EXERCISE OBJECTIVE =
Copy out exactly every line from the line containing "Place [58,111], [392,68], [156,378]" until the records below end, inclusive of both boundary lines.

** begin DATA EXTRACT **

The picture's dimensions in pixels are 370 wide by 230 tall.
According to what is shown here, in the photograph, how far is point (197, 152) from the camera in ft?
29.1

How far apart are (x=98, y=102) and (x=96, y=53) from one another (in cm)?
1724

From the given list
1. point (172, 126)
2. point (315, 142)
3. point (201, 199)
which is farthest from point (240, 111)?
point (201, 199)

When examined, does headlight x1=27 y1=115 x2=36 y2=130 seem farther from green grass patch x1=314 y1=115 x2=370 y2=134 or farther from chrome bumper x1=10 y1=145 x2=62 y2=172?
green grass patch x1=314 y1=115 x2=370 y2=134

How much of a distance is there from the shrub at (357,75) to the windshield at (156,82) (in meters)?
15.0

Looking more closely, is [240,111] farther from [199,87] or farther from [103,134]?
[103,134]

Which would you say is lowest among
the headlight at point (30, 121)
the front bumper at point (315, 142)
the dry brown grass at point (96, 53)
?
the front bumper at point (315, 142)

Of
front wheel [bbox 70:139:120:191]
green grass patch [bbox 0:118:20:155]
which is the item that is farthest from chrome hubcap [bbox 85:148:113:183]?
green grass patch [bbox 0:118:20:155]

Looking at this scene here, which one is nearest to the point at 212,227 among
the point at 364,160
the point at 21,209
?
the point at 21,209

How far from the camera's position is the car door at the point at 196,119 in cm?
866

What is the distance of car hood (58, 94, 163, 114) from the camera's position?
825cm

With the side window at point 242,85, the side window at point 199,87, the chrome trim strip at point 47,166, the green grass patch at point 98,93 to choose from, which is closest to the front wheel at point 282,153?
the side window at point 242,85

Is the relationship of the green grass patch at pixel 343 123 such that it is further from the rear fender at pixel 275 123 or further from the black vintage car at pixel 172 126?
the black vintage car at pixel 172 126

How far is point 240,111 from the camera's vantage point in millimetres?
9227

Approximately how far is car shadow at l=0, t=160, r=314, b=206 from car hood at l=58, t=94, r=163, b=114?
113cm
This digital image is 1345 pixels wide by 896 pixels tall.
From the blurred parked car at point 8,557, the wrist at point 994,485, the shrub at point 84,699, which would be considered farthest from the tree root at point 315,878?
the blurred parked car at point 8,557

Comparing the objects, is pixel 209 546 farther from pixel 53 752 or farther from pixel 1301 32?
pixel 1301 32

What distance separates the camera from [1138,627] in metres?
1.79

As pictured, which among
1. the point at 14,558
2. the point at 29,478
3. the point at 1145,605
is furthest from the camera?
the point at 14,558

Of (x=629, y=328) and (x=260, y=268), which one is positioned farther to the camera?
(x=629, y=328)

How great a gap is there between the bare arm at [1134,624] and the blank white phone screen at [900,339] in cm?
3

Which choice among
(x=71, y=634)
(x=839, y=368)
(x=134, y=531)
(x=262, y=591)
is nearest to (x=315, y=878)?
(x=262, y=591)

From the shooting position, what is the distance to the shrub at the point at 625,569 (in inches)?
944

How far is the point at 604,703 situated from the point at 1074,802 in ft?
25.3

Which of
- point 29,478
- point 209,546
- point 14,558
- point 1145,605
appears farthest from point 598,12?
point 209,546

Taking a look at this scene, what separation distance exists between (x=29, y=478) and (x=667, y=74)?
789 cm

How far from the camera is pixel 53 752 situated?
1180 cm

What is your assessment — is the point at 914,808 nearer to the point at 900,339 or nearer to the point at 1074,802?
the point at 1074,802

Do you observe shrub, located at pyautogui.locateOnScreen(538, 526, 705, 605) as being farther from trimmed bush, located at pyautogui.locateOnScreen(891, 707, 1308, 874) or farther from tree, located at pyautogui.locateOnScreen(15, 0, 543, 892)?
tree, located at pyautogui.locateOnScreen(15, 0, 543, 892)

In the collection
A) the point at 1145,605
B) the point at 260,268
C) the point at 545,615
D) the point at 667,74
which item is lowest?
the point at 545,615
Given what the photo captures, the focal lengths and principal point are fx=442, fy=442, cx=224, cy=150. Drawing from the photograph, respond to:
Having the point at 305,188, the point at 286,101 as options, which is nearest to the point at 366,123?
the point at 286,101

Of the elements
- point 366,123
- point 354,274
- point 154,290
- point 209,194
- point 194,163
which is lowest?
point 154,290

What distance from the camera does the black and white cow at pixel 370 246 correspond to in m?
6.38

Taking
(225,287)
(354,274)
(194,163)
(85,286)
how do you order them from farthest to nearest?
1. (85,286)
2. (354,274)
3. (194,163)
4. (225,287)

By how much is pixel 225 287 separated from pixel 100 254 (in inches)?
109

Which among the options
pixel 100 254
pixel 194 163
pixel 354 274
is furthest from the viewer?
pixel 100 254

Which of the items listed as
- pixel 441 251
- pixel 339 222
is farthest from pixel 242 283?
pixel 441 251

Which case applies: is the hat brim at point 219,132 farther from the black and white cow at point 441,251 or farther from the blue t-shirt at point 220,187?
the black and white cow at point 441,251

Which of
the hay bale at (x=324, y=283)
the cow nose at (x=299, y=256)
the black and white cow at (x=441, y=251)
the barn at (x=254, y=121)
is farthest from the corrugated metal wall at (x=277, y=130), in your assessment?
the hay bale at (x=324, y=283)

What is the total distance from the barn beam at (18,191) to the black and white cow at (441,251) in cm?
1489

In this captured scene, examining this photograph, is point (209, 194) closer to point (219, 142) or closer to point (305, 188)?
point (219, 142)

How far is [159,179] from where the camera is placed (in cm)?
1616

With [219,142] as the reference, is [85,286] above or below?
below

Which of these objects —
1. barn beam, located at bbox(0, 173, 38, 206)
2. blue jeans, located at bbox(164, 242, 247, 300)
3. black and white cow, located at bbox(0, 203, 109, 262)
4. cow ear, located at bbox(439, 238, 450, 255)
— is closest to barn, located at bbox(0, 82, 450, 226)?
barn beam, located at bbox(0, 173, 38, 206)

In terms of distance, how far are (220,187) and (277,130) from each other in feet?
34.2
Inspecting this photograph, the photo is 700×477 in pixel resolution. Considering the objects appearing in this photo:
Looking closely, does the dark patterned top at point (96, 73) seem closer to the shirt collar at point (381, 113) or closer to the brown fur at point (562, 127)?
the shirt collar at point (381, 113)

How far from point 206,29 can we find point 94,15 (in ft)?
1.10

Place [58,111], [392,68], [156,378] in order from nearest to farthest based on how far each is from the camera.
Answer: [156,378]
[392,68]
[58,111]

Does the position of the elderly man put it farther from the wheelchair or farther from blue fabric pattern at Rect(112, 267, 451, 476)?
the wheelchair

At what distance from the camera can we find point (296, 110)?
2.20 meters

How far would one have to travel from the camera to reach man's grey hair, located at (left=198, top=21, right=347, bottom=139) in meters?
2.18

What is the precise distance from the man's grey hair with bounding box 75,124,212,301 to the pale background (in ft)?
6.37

** end DATA EXTRACT **

RESULT =
Place [58,111], [392,68], [156,378] in order from nearest to farthest based on how far each is from the camera.
Answer: [156,378]
[392,68]
[58,111]

Does the position of the elderly man put it farther from the wheelchair or farther from blue fabric pattern at Rect(112, 267, 451, 476)?
the wheelchair

At what distance from the camera can we find point (296, 110)?
2.20 meters

How far would one have to travel from the camera to reach man's grey hair, located at (left=198, top=21, right=347, bottom=139) in meters?
2.18

What is the precise distance from the man's grey hair with bounding box 75,124,212,301 to the pale background (in ft)?
6.37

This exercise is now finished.